Der Humor wird bei alldem stets beibehalten, um hitverdächtige Musical-Einlagen angereichert und die Plakativität der Barbie- und Ken-Puppenvorbilder genutzt, um eigentlich heillos überzogene Persiflagen und satirische Spitzen innerhalb dieses Sujets funktionieren zu lassen. Möglicherweise Lizenz- und Geldgeber Mattel ist es geschuldet, dass Barbie-Erfinderin Ruth Handler (Rhea Perlman, „Cheers“) sich erklären darf. Anscheinend wollte diese nämlich nicht die Emanzipation der Frau torpedieren, sondern eine Projektionsfläche für ihre Fantasien schaffen – verdeutlich allein schon durch den eklatanten Unterschied zwischen ihrer und Barbies körperlicher Statur. Weshalb eine utopische Fantasie ein unmöglich zu erreichendes und dadurch falsches körperliches Ideal umfasst, wird jedoch nicht mehr diskutiert. Indem Barbie zu einem Fantasieprodukt erklärt wird, glaubt man vermutlich, dies nicht mehr tun zu müssen.

Möglicherweise braucht man dies auch tatsächlich nicht, wenn es gelingt, eine gleichberechtigte, aufgeklärte Gesellschaft zu gestalten, in der Mädchen wie Jungen und alle außerhalb und dazwischen frei und frohgemut aufwachsen können und sich nicht vom äußeren Erscheinungsbild lebloser Plastikpuppen verunsichern lassen. Auch dies scheint der Film vermitteln zu wollen, der die Selbstironie um eine besondere Art von Fan-Service ergänzt, nämlich wenn man exemplarisch drei kurz nach ihrer Produktion wieder eingestellte, besonders absurde Puppen-Varianten auflaufen lässt (nach denen vermutlich durch diesen Film verstärkt in den Auktionshäusern des World Wide Web gesucht werden wird). Der Abspann implementiert sodann auch zahlreiche Bilder der echten Spielzeugpuppen. Damit dürfte tatsächlich das Kunststück gelungen sein, einen Film für Barbie-Fans und -Hasser zu erschaffen – Respekt vor diesem Spagat.
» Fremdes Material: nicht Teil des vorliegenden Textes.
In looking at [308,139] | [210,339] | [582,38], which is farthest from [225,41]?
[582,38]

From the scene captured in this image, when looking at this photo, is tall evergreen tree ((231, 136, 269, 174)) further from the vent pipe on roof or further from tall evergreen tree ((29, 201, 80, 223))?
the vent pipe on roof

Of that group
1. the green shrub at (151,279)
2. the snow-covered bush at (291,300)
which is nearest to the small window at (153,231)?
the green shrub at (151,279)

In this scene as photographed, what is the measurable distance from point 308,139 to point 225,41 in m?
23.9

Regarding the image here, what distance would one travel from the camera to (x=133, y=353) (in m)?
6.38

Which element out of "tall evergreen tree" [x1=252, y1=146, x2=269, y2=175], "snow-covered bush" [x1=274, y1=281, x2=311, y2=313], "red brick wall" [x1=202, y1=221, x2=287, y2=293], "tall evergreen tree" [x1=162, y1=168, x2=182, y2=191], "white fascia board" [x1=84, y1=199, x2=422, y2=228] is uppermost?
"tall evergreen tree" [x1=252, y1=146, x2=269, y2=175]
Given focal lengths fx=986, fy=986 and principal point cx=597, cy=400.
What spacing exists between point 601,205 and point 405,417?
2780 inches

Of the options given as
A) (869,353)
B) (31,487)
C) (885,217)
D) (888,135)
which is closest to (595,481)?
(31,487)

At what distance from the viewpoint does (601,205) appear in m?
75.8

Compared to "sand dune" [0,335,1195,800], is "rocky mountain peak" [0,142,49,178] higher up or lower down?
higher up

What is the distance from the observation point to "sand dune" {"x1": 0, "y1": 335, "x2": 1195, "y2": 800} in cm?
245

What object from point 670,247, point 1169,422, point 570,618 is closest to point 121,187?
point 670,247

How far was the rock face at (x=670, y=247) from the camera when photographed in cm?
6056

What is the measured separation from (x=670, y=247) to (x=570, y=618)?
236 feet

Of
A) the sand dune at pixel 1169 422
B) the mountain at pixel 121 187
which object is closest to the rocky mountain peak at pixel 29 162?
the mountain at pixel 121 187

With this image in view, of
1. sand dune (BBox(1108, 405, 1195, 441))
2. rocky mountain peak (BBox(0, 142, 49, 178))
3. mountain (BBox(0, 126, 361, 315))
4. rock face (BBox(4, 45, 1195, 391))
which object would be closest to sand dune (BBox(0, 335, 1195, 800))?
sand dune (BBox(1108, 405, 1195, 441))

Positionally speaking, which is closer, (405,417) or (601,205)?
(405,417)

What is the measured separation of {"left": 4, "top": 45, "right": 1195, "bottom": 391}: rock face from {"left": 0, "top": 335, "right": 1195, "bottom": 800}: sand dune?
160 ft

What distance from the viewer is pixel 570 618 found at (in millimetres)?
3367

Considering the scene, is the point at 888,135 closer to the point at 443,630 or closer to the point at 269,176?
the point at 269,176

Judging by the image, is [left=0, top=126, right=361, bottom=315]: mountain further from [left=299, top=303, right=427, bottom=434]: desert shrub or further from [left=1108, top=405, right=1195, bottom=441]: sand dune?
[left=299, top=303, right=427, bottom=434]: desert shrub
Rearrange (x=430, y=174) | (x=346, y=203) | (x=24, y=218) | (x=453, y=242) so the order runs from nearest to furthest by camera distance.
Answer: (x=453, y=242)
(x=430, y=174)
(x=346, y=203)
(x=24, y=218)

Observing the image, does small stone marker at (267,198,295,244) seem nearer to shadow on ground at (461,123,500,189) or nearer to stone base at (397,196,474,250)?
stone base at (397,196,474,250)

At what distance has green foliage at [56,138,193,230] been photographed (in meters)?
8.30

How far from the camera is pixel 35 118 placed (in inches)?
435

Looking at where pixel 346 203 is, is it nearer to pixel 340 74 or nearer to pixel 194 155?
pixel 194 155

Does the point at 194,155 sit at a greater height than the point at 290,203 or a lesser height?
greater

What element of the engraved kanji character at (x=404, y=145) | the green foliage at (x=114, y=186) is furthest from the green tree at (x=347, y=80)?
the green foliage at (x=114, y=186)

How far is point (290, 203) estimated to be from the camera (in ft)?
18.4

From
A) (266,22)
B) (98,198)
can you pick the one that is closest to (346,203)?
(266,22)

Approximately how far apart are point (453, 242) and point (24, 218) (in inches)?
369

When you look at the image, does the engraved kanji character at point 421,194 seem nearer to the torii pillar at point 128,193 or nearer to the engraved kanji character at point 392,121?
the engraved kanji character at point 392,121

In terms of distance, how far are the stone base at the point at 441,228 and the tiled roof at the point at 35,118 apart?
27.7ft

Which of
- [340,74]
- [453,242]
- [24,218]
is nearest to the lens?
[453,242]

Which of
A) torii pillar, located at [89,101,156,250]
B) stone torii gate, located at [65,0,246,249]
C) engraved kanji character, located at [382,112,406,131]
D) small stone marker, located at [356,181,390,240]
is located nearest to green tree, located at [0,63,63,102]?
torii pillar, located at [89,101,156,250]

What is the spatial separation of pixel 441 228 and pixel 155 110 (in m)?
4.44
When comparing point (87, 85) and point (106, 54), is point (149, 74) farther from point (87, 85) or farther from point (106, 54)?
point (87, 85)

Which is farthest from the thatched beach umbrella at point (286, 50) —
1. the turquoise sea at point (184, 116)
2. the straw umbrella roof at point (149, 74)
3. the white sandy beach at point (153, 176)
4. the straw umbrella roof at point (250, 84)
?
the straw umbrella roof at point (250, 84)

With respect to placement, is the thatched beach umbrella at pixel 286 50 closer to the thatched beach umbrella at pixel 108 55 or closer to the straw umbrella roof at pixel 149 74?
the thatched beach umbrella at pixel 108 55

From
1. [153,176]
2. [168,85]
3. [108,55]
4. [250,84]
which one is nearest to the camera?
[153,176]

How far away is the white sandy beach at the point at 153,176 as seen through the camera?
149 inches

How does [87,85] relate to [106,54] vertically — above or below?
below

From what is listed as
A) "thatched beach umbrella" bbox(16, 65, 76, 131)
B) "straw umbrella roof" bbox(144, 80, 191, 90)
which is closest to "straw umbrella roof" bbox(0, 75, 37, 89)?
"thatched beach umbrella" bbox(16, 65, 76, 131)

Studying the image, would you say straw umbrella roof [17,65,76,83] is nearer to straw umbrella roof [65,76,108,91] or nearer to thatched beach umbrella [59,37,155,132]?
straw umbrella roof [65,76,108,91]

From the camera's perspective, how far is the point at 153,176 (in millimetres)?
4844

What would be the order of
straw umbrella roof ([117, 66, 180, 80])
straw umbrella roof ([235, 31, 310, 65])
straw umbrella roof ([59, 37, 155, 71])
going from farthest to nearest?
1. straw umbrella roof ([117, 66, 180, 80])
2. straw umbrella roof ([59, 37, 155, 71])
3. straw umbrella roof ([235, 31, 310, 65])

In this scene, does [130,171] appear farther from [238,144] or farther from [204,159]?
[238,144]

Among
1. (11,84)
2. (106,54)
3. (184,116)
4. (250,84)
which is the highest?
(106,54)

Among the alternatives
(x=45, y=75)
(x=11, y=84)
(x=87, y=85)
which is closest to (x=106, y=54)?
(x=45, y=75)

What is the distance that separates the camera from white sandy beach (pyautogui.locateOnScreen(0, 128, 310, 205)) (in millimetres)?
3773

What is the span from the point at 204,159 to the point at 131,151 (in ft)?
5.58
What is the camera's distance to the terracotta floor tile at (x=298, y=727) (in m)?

Sicher, die Mattel-Chefetage wird in ihrem Slapstick etwas zu albern dargestellt, die Mutter-Kind-Szenen zwischen Sasha und Gloria sind mitunter etwas arg gefällig ausgefallen und vor allem das Ende ist reichlich dick aufgetragen, das hätte es in seiner (hier nicht verratenen) Form nicht unbedingt gebraucht. Wie bewusst sich Gerwig und Co. eigener Widersprüche und Klischees waren, bringt eine Szene zum Ausdruck, in der eine Off-Sprecherin einen Kommentar zu Robbies zu großer Attraktivität für eine bestimmte Szene fallenlässt. Als Hauptaussage des Films dürfte aber Glorias Monolog zur Erwartungshaltung der Gesellschaft an die Frauen hängenbleiben. Und als Haupteindruck vermutlich die innerhalb kariesverursachender Kulissen feildrehenden Margot Robbie und Ryan Gosling.

Diese „Barbie“-Verfilmung konterkariert das weltfremde und kindliche Image der Puppen mit einem ganz der Realität verpflichteten inhaltlichen Füllhorn aus Gesellschaftsanalyse, Feminismus-, Sexismus und Patriarchatsdiskussion, zwischenmenschlichen Beziehungen und dem Umgang miteinander, Erwachsenwerden und -sein, Individualität, schönem Schein und Fantasiewelten versus ernüchternder Wirklichkeit innerhalb einer einen quietschvergnügten Wohlfühlfilm antäuschenden, verdammt witzigen Produktion, die trotz allem der Barbiepuppe auch ein Stück weit ihre Unschuld zurückgibt, sie gewissermaßen als Aufhänger nimmt, um den Fokus der anhand ihrer entbrannten Diskussionen auf eigentlich wesentlich relevantere Phänomene zu lenken. Möglich, dass das Mattels Ansinnen und Bedingung war. Aber, ganz ehrlich: Wenn Pink-, Regenbogen- oder Diversity-Washing (oder wie auch immer man dieses Phänomen bezeichnen will), dann gern so!